The Pakistanis will also continue to meddle mercilessly in Afghanistan. That country will no doubt serve as the same bleeding sore for them that it has for us. Bereft of non-Muslim foreigners to sustain the flames of jihad, it’s just barely possible that the Afghans will finally succumb to exhaustion and make peace among themselves—if only to free up energy to wage war against Pakistani imperialism. More probably, all sorts of bad things will happen there, mostly done by Afghans to other Afghans.
True, when not too busy butchering each other, some players in Afghanistan may attempt to harm the United States. Such efforts will be unpopular among those parties who have learned that “waking the sleeping giant” is more trouble than it’s worth and seriously distracts from the struggle against “near enemies.” Fortunately, the United States has dropped the clueless strategic nudism that permitted 9/11. We have spent the last decade learning pretty well how to defend ourselves from people whose arsenal consists largely of painfully under-performing underwear bombs and violently defective Xerox toner cartridges. We will continue to kill those elements at every opportunity while getting on with our lives.
The most insidious objection to realism in the AfPak region comes from those ready to label it a “cut-and-run” strategy. This is the kind of logic that leads some folks to sleep with an unattractive date for fear of being labeled gay. Not that there’s anything wrong with that (as Seinfeld noted), but it’s not much basis for an enduring relationship. Far from being horrified at America's wanton abandonment of its faithful Afghan protegé, our real allies will heave a sigh of relief that their American protectors are capable of some common sense after all.
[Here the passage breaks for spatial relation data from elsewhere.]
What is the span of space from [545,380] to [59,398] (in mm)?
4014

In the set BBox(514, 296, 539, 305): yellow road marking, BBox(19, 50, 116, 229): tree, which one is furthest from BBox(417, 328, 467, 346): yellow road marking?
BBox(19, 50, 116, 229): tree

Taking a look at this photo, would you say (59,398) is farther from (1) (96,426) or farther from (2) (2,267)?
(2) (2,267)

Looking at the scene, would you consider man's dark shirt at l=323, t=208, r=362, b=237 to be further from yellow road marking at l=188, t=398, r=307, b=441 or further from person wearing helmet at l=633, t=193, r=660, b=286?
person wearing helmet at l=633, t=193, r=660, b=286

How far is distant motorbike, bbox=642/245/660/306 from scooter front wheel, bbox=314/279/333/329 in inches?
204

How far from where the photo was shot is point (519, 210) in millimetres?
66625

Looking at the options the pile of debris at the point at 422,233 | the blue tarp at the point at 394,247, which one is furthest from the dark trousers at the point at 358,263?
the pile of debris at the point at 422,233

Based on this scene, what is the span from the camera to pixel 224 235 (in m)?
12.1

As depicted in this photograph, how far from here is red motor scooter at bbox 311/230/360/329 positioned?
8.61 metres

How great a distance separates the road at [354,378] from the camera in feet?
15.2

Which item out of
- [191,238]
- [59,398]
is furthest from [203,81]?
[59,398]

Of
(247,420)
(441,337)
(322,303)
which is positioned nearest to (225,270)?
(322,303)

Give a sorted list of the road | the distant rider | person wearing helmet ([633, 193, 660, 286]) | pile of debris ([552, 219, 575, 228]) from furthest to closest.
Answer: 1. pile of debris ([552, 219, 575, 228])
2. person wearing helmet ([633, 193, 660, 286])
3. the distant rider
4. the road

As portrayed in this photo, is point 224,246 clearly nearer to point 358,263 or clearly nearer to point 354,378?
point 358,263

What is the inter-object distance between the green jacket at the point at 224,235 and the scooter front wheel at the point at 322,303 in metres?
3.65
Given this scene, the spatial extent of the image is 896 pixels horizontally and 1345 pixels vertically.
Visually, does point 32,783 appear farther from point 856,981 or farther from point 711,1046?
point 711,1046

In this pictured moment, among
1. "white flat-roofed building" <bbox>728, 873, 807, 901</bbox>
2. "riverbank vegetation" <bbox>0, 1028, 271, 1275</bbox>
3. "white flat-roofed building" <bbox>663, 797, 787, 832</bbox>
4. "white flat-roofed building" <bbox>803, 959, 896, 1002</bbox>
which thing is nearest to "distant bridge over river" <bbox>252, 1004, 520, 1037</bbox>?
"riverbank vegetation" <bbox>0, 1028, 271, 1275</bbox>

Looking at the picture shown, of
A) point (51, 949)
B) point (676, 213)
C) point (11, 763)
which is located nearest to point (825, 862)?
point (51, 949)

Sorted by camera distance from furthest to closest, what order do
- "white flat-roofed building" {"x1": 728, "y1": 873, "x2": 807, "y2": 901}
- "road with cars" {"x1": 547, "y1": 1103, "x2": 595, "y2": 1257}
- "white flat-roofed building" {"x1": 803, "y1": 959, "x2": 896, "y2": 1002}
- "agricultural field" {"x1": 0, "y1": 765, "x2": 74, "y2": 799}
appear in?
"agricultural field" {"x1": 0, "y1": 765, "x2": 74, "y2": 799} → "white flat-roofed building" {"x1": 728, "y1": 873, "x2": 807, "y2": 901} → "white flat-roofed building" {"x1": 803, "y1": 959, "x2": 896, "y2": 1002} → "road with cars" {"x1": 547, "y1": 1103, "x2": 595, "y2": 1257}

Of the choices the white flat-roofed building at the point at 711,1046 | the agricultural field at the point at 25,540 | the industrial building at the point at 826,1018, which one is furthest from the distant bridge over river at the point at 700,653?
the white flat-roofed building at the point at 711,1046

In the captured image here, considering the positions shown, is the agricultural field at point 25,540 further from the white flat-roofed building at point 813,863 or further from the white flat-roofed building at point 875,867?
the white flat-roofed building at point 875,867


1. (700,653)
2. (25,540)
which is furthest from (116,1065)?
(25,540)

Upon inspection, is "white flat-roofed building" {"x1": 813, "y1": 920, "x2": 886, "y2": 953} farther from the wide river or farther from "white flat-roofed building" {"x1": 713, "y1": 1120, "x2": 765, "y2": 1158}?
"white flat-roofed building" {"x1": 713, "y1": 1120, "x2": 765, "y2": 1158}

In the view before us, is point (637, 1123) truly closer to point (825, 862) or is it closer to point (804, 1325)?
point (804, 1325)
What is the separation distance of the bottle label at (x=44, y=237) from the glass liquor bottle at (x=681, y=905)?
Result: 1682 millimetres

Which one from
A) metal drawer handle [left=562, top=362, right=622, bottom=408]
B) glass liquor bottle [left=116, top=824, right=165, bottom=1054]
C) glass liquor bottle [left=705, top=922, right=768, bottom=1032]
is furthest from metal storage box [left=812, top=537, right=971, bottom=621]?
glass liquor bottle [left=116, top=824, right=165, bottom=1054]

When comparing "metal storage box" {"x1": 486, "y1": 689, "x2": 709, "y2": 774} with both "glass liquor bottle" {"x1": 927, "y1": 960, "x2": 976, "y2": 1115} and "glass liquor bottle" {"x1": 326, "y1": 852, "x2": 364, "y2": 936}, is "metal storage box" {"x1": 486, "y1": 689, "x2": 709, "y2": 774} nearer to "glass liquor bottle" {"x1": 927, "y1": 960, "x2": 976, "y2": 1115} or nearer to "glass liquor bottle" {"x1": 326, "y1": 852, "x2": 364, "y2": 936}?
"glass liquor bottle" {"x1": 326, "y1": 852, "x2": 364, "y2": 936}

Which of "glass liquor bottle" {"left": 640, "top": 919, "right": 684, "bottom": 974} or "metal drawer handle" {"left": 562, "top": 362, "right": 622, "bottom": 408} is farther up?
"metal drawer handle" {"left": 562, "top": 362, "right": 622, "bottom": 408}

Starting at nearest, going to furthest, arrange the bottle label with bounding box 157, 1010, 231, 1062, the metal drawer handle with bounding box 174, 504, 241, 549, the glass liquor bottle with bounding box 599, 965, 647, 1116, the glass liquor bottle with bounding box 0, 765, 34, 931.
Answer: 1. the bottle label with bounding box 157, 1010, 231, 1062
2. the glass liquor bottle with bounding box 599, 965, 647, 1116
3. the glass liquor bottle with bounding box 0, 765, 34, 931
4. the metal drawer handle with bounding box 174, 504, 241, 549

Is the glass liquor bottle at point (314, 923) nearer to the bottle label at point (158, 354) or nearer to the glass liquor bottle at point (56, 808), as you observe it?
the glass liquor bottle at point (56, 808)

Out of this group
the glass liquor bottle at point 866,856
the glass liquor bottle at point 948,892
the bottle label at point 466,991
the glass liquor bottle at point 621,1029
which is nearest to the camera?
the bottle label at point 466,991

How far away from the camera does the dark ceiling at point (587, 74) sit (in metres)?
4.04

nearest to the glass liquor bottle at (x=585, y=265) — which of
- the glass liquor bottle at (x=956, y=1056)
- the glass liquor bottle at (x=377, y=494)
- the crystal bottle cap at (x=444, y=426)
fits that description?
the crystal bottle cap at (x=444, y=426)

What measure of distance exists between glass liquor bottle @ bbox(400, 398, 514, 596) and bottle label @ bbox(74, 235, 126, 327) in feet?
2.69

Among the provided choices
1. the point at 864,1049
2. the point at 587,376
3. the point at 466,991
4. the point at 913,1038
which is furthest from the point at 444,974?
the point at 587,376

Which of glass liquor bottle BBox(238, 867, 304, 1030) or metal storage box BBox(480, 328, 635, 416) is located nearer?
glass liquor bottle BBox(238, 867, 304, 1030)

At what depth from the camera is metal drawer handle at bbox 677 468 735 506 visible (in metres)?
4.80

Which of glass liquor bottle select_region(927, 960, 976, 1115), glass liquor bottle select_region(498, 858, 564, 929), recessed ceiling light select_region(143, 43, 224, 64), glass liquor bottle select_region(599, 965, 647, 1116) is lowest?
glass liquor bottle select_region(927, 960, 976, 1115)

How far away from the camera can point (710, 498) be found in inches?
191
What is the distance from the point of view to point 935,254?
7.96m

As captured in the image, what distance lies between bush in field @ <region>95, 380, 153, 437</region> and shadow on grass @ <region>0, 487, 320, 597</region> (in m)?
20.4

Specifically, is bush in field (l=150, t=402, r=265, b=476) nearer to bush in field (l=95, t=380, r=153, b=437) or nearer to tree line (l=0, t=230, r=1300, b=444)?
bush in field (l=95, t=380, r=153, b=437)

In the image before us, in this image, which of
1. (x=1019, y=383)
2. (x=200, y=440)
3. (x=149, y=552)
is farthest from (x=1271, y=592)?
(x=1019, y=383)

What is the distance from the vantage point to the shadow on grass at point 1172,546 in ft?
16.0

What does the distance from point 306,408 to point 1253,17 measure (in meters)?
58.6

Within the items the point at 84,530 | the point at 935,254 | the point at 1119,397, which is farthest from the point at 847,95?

One has to expect politicians—elected, bureaucratic, and uniformed—to be decisively swayed by the short-term logic of the orphaned parricide and the “steady-as-she-sinks” cruise-boat captain. True national strategists (if such an animal really exists) need to think long-term. Our invasion of Afghanistan was fully justified and our experiment there has not necessarily failed. We simply need a longer perspective. Twenty or thirty years from now, a generation of Afghans will remember how much better life was when the Americans were there. At that point, they may seek to integrate themselves into the civilized world. We will respond by trying, once again, to locate Afghanistan on a map.